To evaluate the usefulness of Gesto, we develop four use cases using real apps downloaded from Google Play—Bing, Yelp, AVG Cleaner, and Spotify. For each of these apps, we map a gesture or a voice command to a sequence of UI actions. According to our measurement, Gesto incurs modest overhead for these apps in terms of memory usage, energy usage, and code size increase. We also evaluate our instrumentation capability and overhead by downloading 1,000 popular apps from Google Play and instrument them. Our result shows that Gesto is able to instrument 94.9% of the apps without any significant overhead.


Instrumentation and Workflow

drawing

Usage at App Development/Instrumentation Time: Gesto is a static bytecode instrumentation tool that injects new bytecode into an existing Android app and rewrites some parts of the app’s bytecode (more details on this in Section 3.5). It takes an existing Android app (a .apk file) as input, instruments the app, and produces another version of the app that is now capable of task automation using gestures and voice. A few ways are possible to use this tool: (i) a developer can run it on the developer’s machine to transform an app that the developer has written before releasing it to an online app market, (ii) a user can run it on the user’s machine to transform an app that the user downloads from an online app market such as Google Play, and (iii) a third party can provide a web service that runs the tool in the cloud.

Usage at Run Time: Once an app is Gesto-enabled and installed on an Android device, a user can automate custom tasks using gestures and voice commands.
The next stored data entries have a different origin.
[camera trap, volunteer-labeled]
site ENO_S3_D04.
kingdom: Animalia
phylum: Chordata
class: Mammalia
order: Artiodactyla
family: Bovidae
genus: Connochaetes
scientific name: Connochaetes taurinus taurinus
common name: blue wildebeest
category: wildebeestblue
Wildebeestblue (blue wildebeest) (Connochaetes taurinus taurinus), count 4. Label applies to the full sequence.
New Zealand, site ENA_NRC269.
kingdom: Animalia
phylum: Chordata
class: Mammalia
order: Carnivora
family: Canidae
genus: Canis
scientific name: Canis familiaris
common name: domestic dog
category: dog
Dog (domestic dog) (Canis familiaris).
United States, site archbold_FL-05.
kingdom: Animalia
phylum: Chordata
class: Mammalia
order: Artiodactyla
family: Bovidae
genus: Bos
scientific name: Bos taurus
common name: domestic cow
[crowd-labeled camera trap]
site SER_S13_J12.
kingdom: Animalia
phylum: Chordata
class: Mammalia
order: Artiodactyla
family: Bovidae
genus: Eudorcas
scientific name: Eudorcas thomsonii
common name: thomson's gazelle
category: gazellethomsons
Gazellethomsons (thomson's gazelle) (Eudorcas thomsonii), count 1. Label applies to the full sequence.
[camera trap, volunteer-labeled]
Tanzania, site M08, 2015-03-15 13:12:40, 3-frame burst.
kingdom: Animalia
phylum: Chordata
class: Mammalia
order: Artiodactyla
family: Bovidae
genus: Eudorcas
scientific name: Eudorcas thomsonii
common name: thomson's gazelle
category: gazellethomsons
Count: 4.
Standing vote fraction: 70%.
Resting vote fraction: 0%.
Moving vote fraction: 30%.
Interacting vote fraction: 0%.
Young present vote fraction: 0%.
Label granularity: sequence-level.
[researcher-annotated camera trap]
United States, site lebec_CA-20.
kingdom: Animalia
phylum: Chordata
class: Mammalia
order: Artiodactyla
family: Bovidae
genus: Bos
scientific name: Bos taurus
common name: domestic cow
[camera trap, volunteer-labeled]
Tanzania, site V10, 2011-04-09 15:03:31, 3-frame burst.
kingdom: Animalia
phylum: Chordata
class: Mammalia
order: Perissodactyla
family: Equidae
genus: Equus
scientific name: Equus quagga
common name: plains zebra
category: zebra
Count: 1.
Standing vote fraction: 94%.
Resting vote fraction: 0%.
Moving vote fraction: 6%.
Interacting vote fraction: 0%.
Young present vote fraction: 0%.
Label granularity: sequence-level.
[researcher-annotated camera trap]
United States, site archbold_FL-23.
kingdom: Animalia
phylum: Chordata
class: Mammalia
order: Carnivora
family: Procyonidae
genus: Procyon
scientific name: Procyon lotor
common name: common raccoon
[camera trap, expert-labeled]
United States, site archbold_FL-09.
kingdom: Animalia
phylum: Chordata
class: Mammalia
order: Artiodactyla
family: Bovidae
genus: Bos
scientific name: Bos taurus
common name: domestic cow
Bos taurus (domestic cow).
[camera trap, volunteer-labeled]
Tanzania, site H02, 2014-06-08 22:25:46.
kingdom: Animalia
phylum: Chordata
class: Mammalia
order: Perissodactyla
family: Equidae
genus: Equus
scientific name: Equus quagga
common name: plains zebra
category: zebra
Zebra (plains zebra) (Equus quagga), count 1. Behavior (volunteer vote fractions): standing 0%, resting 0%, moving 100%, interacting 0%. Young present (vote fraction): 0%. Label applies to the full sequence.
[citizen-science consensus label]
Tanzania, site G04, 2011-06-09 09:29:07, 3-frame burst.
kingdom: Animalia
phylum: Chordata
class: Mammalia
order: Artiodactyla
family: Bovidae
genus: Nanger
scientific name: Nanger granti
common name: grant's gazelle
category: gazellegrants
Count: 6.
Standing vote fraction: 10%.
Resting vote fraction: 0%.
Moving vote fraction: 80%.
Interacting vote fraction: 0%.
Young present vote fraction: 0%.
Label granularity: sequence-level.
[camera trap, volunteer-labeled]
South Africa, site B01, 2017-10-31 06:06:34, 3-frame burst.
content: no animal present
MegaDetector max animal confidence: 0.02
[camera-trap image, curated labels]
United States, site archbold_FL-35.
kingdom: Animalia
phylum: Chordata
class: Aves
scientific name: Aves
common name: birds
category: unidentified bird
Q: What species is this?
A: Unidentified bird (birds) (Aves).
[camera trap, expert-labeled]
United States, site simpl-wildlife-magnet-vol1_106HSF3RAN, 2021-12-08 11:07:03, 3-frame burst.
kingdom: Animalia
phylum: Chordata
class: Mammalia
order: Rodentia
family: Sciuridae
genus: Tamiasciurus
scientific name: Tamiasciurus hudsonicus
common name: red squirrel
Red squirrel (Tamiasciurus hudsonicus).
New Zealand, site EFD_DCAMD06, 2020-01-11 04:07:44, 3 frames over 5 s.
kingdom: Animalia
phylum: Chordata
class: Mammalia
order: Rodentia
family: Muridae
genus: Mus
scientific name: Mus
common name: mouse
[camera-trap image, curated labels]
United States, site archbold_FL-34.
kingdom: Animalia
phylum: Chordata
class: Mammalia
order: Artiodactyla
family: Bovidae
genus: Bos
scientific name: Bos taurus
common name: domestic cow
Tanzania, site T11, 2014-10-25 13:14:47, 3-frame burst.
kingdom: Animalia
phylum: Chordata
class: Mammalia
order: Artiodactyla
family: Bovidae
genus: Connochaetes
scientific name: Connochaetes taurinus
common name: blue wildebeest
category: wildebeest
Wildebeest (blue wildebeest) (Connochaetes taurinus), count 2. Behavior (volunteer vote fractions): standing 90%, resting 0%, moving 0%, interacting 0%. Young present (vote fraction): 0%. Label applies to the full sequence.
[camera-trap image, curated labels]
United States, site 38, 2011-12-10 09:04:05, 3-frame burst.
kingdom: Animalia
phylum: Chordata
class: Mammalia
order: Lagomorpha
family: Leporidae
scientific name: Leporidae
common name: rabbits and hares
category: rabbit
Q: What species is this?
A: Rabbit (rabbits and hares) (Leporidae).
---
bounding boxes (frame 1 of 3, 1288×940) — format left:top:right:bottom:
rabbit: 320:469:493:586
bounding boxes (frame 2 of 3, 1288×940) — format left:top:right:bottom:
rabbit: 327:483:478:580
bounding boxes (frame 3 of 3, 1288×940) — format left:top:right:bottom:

In order to create a UI task to be automated for an app, a user needs to (i) open the app, (ii) perform the “start recording” command (currently, a pre-registered gesture), (iii) perform a gesture or record a voice command that will be used as the trigger for replaying, (iv) record a sequence of UI actions to be automated, and (v) perform the “stop recording” command (another pre-registered gesture). In our current prototype, waving once near a device starts recording; waving twice near a device stops recording. Figure 1 depicts these run-time workflows.

After a user finishes mapping a sequence of UI actions to a gesture or voice command for an app, the user can simply perform the gesture or speak the voice command to trigger the action sequence when the app is open. We can further automate app opening by instrumenting the main app launcher of the user’s device using Gesto, since app launchers are regular Android apps. However, Gesto currently does not support cross-app task automation.



Use Case

1. Spotify App



  • Simplifying UI Interaction - A music player app is typically used to provide background music while a user performs other tasks. us, there is a high probability that they are occupied (such as when running or driving) and unable to interact with the app via the touch interface of the mobile device. The provided functions are set statically which means users cannot change their mapping or define custom mappings to other actions in an app. Further, they can enable just one action and not a complete sequence. Gesto instrumentation enables both dynamic mapping and mapping multiple UI actions with single gesture or word.


2. Yelp App



  • Long Sequence of UI Actions - Today’s applications are content-rich with an involved, hierarchical UI. While this makes for more compelling applications, navigating to an element of interest requires executing a long sequence of UI actions. Some apps provide a bookmark feature which helps users to get to desired content that has been visited before. However, such bookmarks are limited to static content. Gesto allows a user to define a dynamic mapping to a sequence of UI events. We chose yelp to demonstrate this use case. Yelp provides information about local businesses along with customer reviews for these businesses.